What is required:
When you output the entries, begin with the first line and end with the line containing "Consider this experimental", keeping each line exactly as it is.

-- Input data follows --

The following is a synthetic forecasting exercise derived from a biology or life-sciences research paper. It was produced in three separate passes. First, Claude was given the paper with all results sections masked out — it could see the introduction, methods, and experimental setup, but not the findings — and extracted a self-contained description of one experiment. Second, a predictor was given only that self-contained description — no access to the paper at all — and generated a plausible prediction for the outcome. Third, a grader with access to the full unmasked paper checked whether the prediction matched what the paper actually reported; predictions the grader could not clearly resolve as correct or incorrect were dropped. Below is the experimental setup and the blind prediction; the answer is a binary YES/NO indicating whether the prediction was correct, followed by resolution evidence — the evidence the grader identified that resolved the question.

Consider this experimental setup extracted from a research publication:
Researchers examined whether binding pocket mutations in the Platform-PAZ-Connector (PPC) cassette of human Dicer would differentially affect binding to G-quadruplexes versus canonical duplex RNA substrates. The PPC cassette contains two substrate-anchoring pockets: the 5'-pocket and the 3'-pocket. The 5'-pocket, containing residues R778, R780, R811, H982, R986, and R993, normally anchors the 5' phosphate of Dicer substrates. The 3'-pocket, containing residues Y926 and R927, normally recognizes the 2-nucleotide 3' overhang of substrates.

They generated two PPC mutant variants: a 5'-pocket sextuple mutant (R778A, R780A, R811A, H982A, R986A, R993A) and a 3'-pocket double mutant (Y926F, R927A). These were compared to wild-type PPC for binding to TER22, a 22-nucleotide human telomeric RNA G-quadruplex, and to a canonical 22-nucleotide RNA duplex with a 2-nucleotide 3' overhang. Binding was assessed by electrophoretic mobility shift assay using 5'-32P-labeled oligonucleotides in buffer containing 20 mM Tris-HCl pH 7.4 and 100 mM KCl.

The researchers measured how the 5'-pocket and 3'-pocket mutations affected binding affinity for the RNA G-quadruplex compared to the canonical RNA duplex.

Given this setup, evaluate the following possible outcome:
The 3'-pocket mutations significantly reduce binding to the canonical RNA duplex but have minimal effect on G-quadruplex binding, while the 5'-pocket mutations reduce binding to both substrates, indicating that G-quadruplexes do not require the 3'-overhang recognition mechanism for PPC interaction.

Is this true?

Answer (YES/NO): NO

-- Input data concluded --

Response:
The following is a synthetic forecasting exercise derived from a biology or life-sciences research paper. It was produced in three separate passes. First, Claude was given the paper with all results sections masked out — it could see the introduction, methods, and experimental setup, but not the findings — and extracted a self-contained description of one experiment. Second, a predictor was given only that self-contained description — no access to the paper at all — and generated a plausible prediction for the outcome. Third, a grader with access to the full unmasked paper checked whether the prediction matched what the paper actually reported; predictions the grader could not clearly resolve as correct or incorrect were dropped. Below is the experimental setup and the blind prediction; the answer is a binary YES/NO indicating whether the prediction was correct, followed by resolution evidence — the evidence the grader identified that resolved the question.

Consider this experimental setup extracted from a research publication:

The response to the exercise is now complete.